The High Court heard from the prosecution that Purwanti had become angry after Har scolded her. Purwanti had been forced to work weekdays for Har, and weekends at the woman’s daughter-in-law’s house.
A High Court spokeswoman said Tuesday Purwanti will be sentenced on Tuesday.


(Source Jakarta Post 28 September 2004).
 

To make extra money, some turn to other pursuits on the weekends.

In the end, money is what it is all about. Other countries have it to offer, and so folks go where the jobs are. Thanks to the continual cycle of government mismanagement in the Philippines, of which Gloria Arroyo is just the latest version, the jobs are not in the homeland. FedEx recently decided to pull out of Subic Bay and move to Guangzhou China. I can’t help but think that the deteriorating economic and security environment had something to do with the decision.

Demonstration in Central, Hong Kong.

I have also found it more than a little astounding, that for a group that sticks together, as much as Filipinos do; that they have not fought back against this particular phenomenon. Being here in Japan has also given me an appreciation for Filipino culture, they are a talented people, but there are also some aspects that are distinctly troubling to me. Probably should leave it at that here, but someday I’ll try to put it down on paper. (or on this blog). Its complex, but some things about Filipino society need to be changed and quickly. Their ability to stick together is both a good and a bad thing IMHO. I’ll just leave it at that and try to avoid the hate mail.
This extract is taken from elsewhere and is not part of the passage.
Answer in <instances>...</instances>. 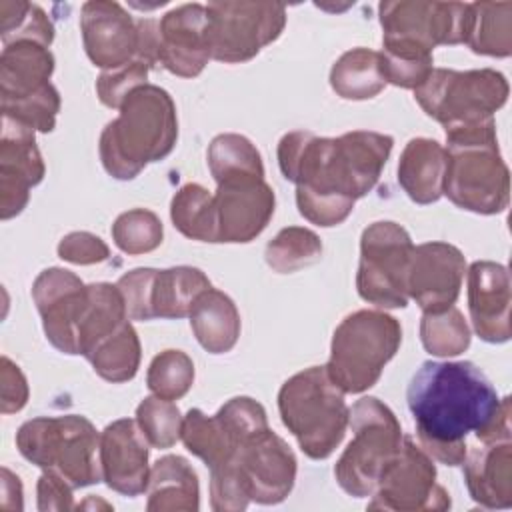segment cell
Masks as SVG:
<instances>
[{"label": "cell", "instance_id": "cell-1", "mask_svg": "<svg viewBox=\"0 0 512 512\" xmlns=\"http://www.w3.org/2000/svg\"><path fill=\"white\" fill-rule=\"evenodd\" d=\"M392 146V136L372 130H352L338 138L294 130L278 142V166L296 184L298 212L330 228L342 224L354 202L376 186Z\"/></svg>", "mask_w": 512, "mask_h": 512}, {"label": "cell", "instance_id": "cell-2", "mask_svg": "<svg viewBox=\"0 0 512 512\" xmlns=\"http://www.w3.org/2000/svg\"><path fill=\"white\" fill-rule=\"evenodd\" d=\"M406 402L420 448L446 466L464 462L470 432L478 442L510 440V398H498L472 362H422L410 378Z\"/></svg>", "mask_w": 512, "mask_h": 512}, {"label": "cell", "instance_id": "cell-3", "mask_svg": "<svg viewBox=\"0 0 512 512\" xmlns=\"http://www.w3.org/2000/svg\"><path fill=\"white\" fill-rule=\"evenodd\" d=\"M118 110V118L100 134L98 152L112 178L132 180L146 164L172 152L178 140L176 106L164 88L146 82L134 88Z\"/></svg>", "mask_w": 512, "mask_h": 512}, {"label": "cell", "instance_id": "cell-4", "mask_svg": "<svg viewBox=\"0 0 512 512\" xmlns=\"http://www.w3.org/2000/svg\"><path fill=\"white\" fill-rule=\"evenodd\" d=\"M444 132L448 146L442 194L476 214L506 210L510 176L498 150L494 118Z\"/></svg>", "mask_w": 512, "mask_h": 512}, {"label": "cell", "instance_id": "cell-5", "mask_svg": "<svg viewBox=\"0 0 512 512\" xmlns=\"http://www.w3.org/2000/svg\"><path fill=\"white\" fill-rule=\"evenodd\" d=\"M282 424L312 460L328 458L342 442L350 408L326 366H310L290 376L278 392Z\"/></svg>", "mask_w": 512, "mask_h": 512}, {"label": "cell", "instance_id": "cell-6", "mask_svg": "<svg viewBox=\"0 0 512 512\" xmlns=\"http://www.w3.org/2000/svg\"><path fill=\"white\" fill-rule=\"evenodd\" d=\"M16 446L28 462L58 472L72 488H84L104 480L100 434L86 416L32 418L18 428Z\"/></svg>", "mask_w": 512, "mask_h": 512}, {"label": "cell", "instance_id": "cell-7", "mask_svg": "<svg viewBox=\"0 0 512 512\" xmlns=\"http://www.w3.org/2000/svg\"><path fill=\"white\" fill-rule=\"evenodd\" d=\"M402 342L400 322L382 310H356L334 330L326 370L344 394L372 388Z\"/></svg>", "mask_w": 512, "mask_h": 512}, {"label": "cell", "instance_id": "cell-8", "mask_svg": "<svg viewBox=\"0 0 512 512\" xmlns=\"http://www.w3.org/2000/svg\"><path fill=\"white\" fill-rule=\"evenodd\" d=\"M378 12L384 58L432 64L436 46L466 42L470 4L400 0L382 2Z\"/></svg>", "mask_w": 512, "mask_h": 512}, {"label": "cell", "instance_id": "cell-9", "mask_svg": "<svg viewBox=\"0 0 512 512\" xmlns=\"http://www.w3.org/2000/svg\"><path fill=\"white\" fill-rule=\"evenodd\" d=\"M352 440L334 466L340 488L354 496H372L384 468L402 446V428L394 412L374 396L360 398L348 418Z\"/></svg>", "mask_w": 512, "mask_h": 512}, {"label": "cell", "instance_id": "cell-10", "mask_svg": "<svg viewBox=\"0 0 512 512\" xmlns=\"http://www.w3.org/2000/svg\"><path fill=\"white\" fill-rule=\"evenodd\" d=\"M508 92L506 76L492 68L464 72L432 68L414 88V98L444 130H452L494 118V112L506 104Z\"/></svg>", "mask_w": 512, "mask_h": 512}, {"label": "cell", "instance_id": "cell-11", "mask_svg": "<svg viewBox=\"0 0 512 512\" xmlns=\"http://www.w3.org/2000/svg\"><path fill=\"white\" fill-rule=\"evenodd\" d=\"M412 250V238L400 224L390 220L370 224L360 238L356 274L360 298L378 308H406Z\"/></svg>", "mask_w": 512, "mask_h": 512}, {"label": "cell", "instance_id": "cell-12", "mask_svg": "<svg viewBox=\"0 0 512 512\" xmlns=\"http://www.w3.org/2000/svg\"><path fill=\"white\" fill-rule=\"evenodd\" d=\"M208 36L212 58L226 64L252 60L286 26V8L278 2H210Z\"/></svg>", "mask_w": 512, "mask_h": 512}, {"label": "cell", "instance_id": "cell-13", "mask_svg": "<svg viewBox=\"0 0 512 512\" xmlns=\"http://www.w3.org/2000/svg\"><path fill=\"white\" fill-rule=\"evenodd\" d=\"M450 504V494L436 484V468L430 456L410 436H404L398 454L384 468L368 508L418 512L448 510Z\"/></svg>", "mask_w": 512, "mask_h": 512}, {"label": "cell", "instance_id": "cell-14", "mask_svg": "<svg viewBox=\"0 0 512 512\" xmlns=\"http://www.w3.org/2000/svg\"><path fill=\"white\" fill-rule=\"evenodd\" d=\"M246 496L258 504H278L294 488L296 456L270 428L244 440L230 458Z\"/></svg>", "mask_w": 512, "mask_h": 512}, {"label": "cell", "instance_id": "cell-15", "mask_svg": "<svg viewBox=\"0 0 512 512\" xmlns=\"http://www.w3.org/2000/svg\"><path fill=\"white\" fill-rule=\"evenodd\" d=\"M32 298L48 342L64 354H78V326L88 302V284L70 270L46 268L32 284Z\"/></svg>", "mask_w": 512, "mask_h": 512}, {"label": "cell", "instance_id": "cell-16", "mask_svg": "<svg viewBox=\"0 0 512 512\" xmlns=\"http://www.w3.org/2000/svg\"><path fill=\"white\" fill-rule=\"evenodd\" d=\"M466 274L464 254L448 242H424L414 246L408 270V298L416 300L424 314L448 310L458 300Z\"/></svg>", "mask_w": 512, "mask_h": 512}, {"label": "cell", "instance_id": "cell-17", "mask_svg": "<svg viewBox=\"0 0 512 512\" xmlns=\"http://www.w3.org/2000/svg\"><path fill=\"white\" fill-rule=\"evenodd\" d=\"M218 242L246 244L262 234L274 216L276 196L264 178H230L214 192Z\"/></svg>", "mask_w": 512, "mask_h": 512}, {"label": "cell", "instance_id": "cell-18", "mask_svg": "<svg viewBox=\"0 0 512 512\" xmlns=\"http://www.w3.org/2000/svg\"><path fill=\"white\" fill-rule=\"evenodd\" d=\"M44 162L34 130L14 118L2 116L0 136V216L8 220L24 210L30 188L44 178Z\"/></svg>", "mask_w": 512, "mask_h": 512}, {"label": "cell", "instance_id": "cell-19", "mask_svg": "<svg viewBox=\"0 0 512 512\" xmlns=\"http://www.w3.org/2000/svg\"><path fill=\"white\" fill-rule=\"evenodd\" d=\"M80 32L84 50L98 68L114 70L138 56V22L118 2H86L80 12Z\"/></svg>", "mask_w": 512, "mask_h": 512}, {"label": "cell", "instance_id": "cell-20", "mask_svg": "<svg viewBox=\"0 0 512 512\" xmlns=\"http://www.w3.org/2000/svg\"><path fill=\"white\" fill-rule=\"evenodd\" d=\"M210 58L206 6L182 4L158 20V64L168 72L194 78Z\"/></svg>", "mask_w": 512, "mask_h": 512}, {"label": "cell", "instance_id": "cell-21", "mask_svg": "<svg viewBox=\"0 0 512 512\" xmlns=\"http://www.w3.org/2000/svg\"><path fill=\"white\" fill-rule=\"evenodd\" d=\"M148 440L132 418L108 424L100 434L102 478L108 488L124 496H138L148 490Z\"/></svg>", "mask_w": 512, "mask_h": 512}, {"label": "cell", "instance_id": "cell-22", "mask_svg": "<svg viewBox=\"0 0 512 512\" xmlns=\"http://www.w3.org/2000/svg\"><path fill=\"white\" fill-rule=\"evenodd\" d=\"M468 272V310L474 332L490 344L508 342L510 330V276L506 266L476 260Z\"/></svg>", "mask_w": 512, "mask_h": 512}, {"label": "cell", "instance_id": "cell-23", "mask_svg": "<svg viewBox=\"0 0 512 512\" xmlns=\"http://www.w3.org/2000/svg\"><path fill=\"white\" fill-rule=\"evenodd\" d=\"M470 498L482 508L512 506V442L488 440L472 446L464 458Z\"/></svg>", "mask_w": 512, "mask_h": 512}, {"label": "cell", "instance_id": "cell-24", "mask_svg": "<svg viewBox=\"0 0 512 512\" xmlns=\"http://www.w3.org/2000/svg\"><path fill=\"white\" fill-rule=\"evenodd\" d=\"M54 56L48 46L18 40L6 44L0 56V104L28 98L50 84Z\"/></svg>", "mask_w": 512, "mask_h": 512}, {"label": "cell", "instance_id": "cell-25", "mask_svg": "<svg viewBox=\"0 0 512 512\" xmlns=\"http://www.w3.org/2000/svg\"><path fill=\"white\" fill-rule=\"evenodd\" d=\"M446 148L432 138H412L398 160V182L416 204L440 200L444 188Z\"/></svg>", "mask_w": 512, "mask_h": 512}, {"label": "cell", "instance_id": "cell-26", "mask_svg": "<svg viewBox=\"0 0 512 512\" xmlns=\"http://www.w3.org/2000/svg\"><path fill=\"white\" fill-rule=\"evenodd\" d=\"M200 486L194 468L182 456H162L150 470L148 512H196Z\"/></svg>", "mask_w": 512, "mask_h": 512}, {"label": "cell", "instance_id": "cell-27", "mask_svg": "<svg viewBox=\"0 0 512 512\" xmlns=\"http://www.w3.org/2000/svg\"><path fill=\"white\" fill-rule=\"evenodd\" d=\"M188 316L192 332L206 352L224 354L236 346L242 328L240 312L222 290L208 288L202 292Z\"/></svg>", "mask_w": 512, "mask_h": 512}, {"label": "cell", "instance_id": "cell-28", "mask_svg": "<svg viewBox=\"0 0 512 512\" xmlns=\"http://www.w3.org/2000/svg\"><path fill=\"white\" fill-rule=\"evenodd\" d=\"M126 320V304L116 284H88V302L78 326V354L88 358Z\"/></svg>", "mask_w": 512, "mask_h": 512}, {"label": "cell", "instance_id": "cell-29", "mask_svg": "<svg viewBox=\"0 0 512 512\" xmlns=\"http://www.w3.org/2000/svg\"><path fill=\"white\" fill-rule=\"evenodd\" d=\"M210 286L208 276L194 266L156 270L152 282V318L178 320L190 314L196 298Z\"/></svg>", "mask_w": 512, "mask_h": 512}, {"label": "cell", "instance_id": "cell-30", "mask_svg": "<svg viewBox=\"0 0 512 512\" xmlns=\"http://www.w3.org/2000/svg\"><path fill=\"white\" fill-rule=\"evenodd\" d=\"M330 86L344 100H368L386 86L380 56L370 48L344 52L330 70Z\"/></svg>", "mask_w": 512, "mask_h": 512}, {"label": "cell", "instance_id": "cell-31", "mask_svg": "<svg viewBox=\"0 0 512 512\" xmlns=\"http://www.w3.org/2000/svg\"><path fill=\"white\" fill-rule=\"evenodd\" d=\"M472 52L506 58L512 52V4L510 2H474L470 4V22L466 42Z\"/></svg>", "mask_w": 512, "mask_h": 512}, {"label": "cell", "instance_id": "cell-32", "mask_svg": "<svg viewBox=\"0 0 512 512\" xmlns=\"http://www.w3.org/2000/svg\"><path fill=\"white\" fill-rule=\"evenodd\" d=\"M170 218L174 228L190 240L218 242V212L214 194L204 186L188 182L170 202Z\"/></svg>", "mask_w": 512, "mask_h": 512}, {"label": "cell", "instance_id": "cell-33", "mask_svg": "<svg viewBox=\"0 0 512 512\" xmlns=\"http://www.w3.org/2000/svg\"><path fill=\"white\" fill-rule=\"evenodd\" d=\"M180 440L184 442L186 450L198 456L210 470L226 464L238 448L222 420L216 414L206 416L198 408L186 412Z\"/></svg>", "mask_w": 512, "mask_h": 512}, {"label": "cell", "instance_id": "cell-34", "mask_svg": "<svg viewBox=\"0 0 512 512\" xmlns=\"http://www.w3.org/2000/svg\"><path fill=\"white\" fill-rule=\"evenodd\" d=\"M140 340L134 326L126 320L114 334L86 358L94 372L114 384L128 382L136 376L140 366Z\"/></svg>", "mask_w": 512, "mask_h": 512}, {"label": "cell", "instance_id": "cell-35", "mask_svg": "<svg viewBox=\"0 0 512 512\" xmlns=\"http://www.w3.org/2000/svg\"><path fill=\"white\" fill-rule=\"evenodd\" d=\"M208 168L216 184L230 178H264L260 152L240 134H218L210 142Z\"/></svg>", "mask_w": 512, "mask_h": 512}, {"label": "cell", "instance_id": "cell-36", "mask_svg": "<svg viewBox=\"0 0 512 512\" xmlns=\"http://www.w3.org/2000/svg\"><path fill=\"white\" fill-rule=\"evenodd\" d=\"M264 258L274 272L290 274L318 262L322 258V242L308 228L288 226L266 244Z\"/></svg>", "mask_w": 512, "mask_h": 512}, {"label": "cell", "instance_id": "cell-37", "mask_svg": "<svg viewBox=\"0 0 512 512\" xmlns=\"http://www.w3.org/2000/svg\"><path fill=\"white\" fill-rule=\"evenodd\" d=\"M420 340L432 356L450 358L462 354L470 346V328L462 312L450 306L448 310L422 316Z\"/></svg>", "mask_w": 512, "mask_h": 512}, {"label": "cell", "instance_id": "cell-38", "mask_svg": "<svg viewBox=\"0 0 512 512\" xmlns=\"http://www.w3.org/2000/svg\"><path fill=\"white\" fill-rule=\"evenodd\" d=\"M0 32L4 46L18 40H32L50 46L54 40V26L44 10L20 0L0 2Z\"/></svg>", "mask_w": 512, "mask_h": 512}, {"label": "cell", "instance_id": "cell-39", "mask_svg": "<svg viewBox=\"0 0 512 512\" xmlns=\"http://www.w3.org/2000/svg\"><path fill=\"white\" fill-rule=\"evenodd\" d=\"M194 384V362L182 350H164L148 366L146 386L164 400L182 398Z\"/></svg>", "mask_w": 512, "mask_h": 512}, {"label": "cell", "instance_id": "cell-40", "mask_svg": "<svg viewBox=\"0 0 512 512\" xmlns=\"http://www.w3.org/2000/svg\"><path fill=\"white\" fill-rule=\"evenodd\" d=\"M164 228L160 218L146 208H132L122 212L112 224L114 244L130 254H146L162 244Z\"/></svg>", "mask_w": 512, "mask_h": 512}, {"label": "cell", "instance_id": "cell-41", "mask_svg": "<svg viewBox=\"0 0 512 512\" xmlns=\"http://www.w3.org/2000/svg\"><path fill=\"white\" fill-rule=\"evenodd\" d=\"M182 420L178 406L172 400H164L160 396L144 398L136 408V422L154 448H170L180 440Z\"/></svg>", "mask_w": 512, "mask_h": 512}, {"label": "cell", "instance_id": "cell-42", "mask_svg": "<svg viewBox=\"0 0 512 512\" xmlns=\"http://www.w3.org/2000/svg\"><path fill=\"white\" fill-rule=\"evenodd\" d=\"M0 108H2V116L14 118L30 126L32 130L52 132L56 124V116L60 112V94L52 84H48L40 92L16 102H4L0 104Z\"/></svg>", "mask_w": 512, "mask_h": 512}, {"label": "cell", "instance_id": "cell-43", "mask_svg": "<svg viewBox=\"0 0 512 512\" xmlns=\"http://www.w3.org/2000/svg\"><path fill=\"white\" fill-rule=\"evenodd\" d=\"M216 416L222 420L234 442L240 446L244 440L264 432L268 428L266 410L260 402L248 396H236L230 398Z\"/></svg>", "mask_w": 512, "mask_h": 512}, {"label": "cell", "instance_id": "cell-44", "mask_svg": "<svg viewBox=\"0 0 512 512\" xmlns=\"http://www.w3.org/2000/svg\"><path fill=\"white\" fill-rule=\"evenodd\" d=\"M148 70L150 66L138 58L120 68L104 70L96 80V94L100 102L108 108H120L134 88L146 84Z\"/></svg>", "mask_w": 512, "mask_h": 512}, {"label": "cell", "instance_id": "cell-45", "mask_svg": "<svg viewBox=\"0 0 512 512\" xmlns=\"http://www.w3.org/2000/svg\"><path fill=\"white\" fill-rule=\"evenodd\" d=\"M156 276V268H134L120 276L116 282L124 304L128 320H152V282Z\"/></svg>", "mask_w": 512, "mask_h": 512}, {"label": "cell", "instance_id": "cell-46", "mask_svg": "<svg viewBox=\"0 0 512 512\" xmlns=\"http://www.w3.org/2000/svg\"><path fill=\"white\" fill-rule=\"evenodd\" d=\"M58 256L72 264H98L110 256L108 244L92 232H70L58 244Z\"/></svg>", "mask_w": 512, "mask_h": 512}, {"label": "cell", "instance_id": "cell-47", "mask_svg": "<svg viewBox=\"0 0 512 512\" xmlns=\"http://www.w3.org/2000/svg\"><path fill=\"white\" fill-rule=\"evenodd\" d=\"M28 402V382L20 366L14 364L8 356H2L0 370V410L2 414L18 412Z\"/></svg>", "mask_w": 512, "mask_h": 512}, {"label": "cell", "instance_id": "cell-48", "mask_svg": "<svg viewBox=\"0 0 512 512\" xmlns=\"http://www.w3.org/2000/svg\"><path fill=\"white\" fill-rule=\"evenodd\" d=\"M72 486L54 470H44L38 480V508L40 510H70Z\"/></svg>", "mask_w": 512, "mask_h": 512}, {"label": "cell", "instance_id": "cell-49", "mask_svg": "<svg viewBox=\"0 0 512 512\" xmlns=\"http://www.w3.org/2000/svg\"><path fill=\"white\" fill-rule=\"evenodd\" d=\"M8 498H14L18 508L22 510V484H20V478L14 476L8 468H2V508L6 506Z\"/></svg>", "mask_w": 512, "mask_h": 512}]
</instances>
I don’t have a solution for any of this. I just am struggling to understand it. The only real solution lies with the Philippines itself. They need to do something to make their nation work well. Until then, it just represents untapped potential lying dormant. Would they be any worse off if they had remained a US possession? Somehow I doubt it.

Skippy-san

1 comment

  1. I missed this the first time around, I think. I find your last sentence to be absolutely true. The Philippines are a huge pool of untapped talent lying dormant. Some of the best technical sailors I ever knew were from there and yet they joined the USN rather than join in the Philippine counterpart. My Deputy was Philippino and went home to his high school reunion 30 years later. He came back and said that as a Navy 05 he made 4 times as much money as his high school buddy who was a retired general of the Philippine Army. Sure the guy had a nicer house but it was not even in the same ballpark for all the rest of the things that came with a nice house in Chula Vista.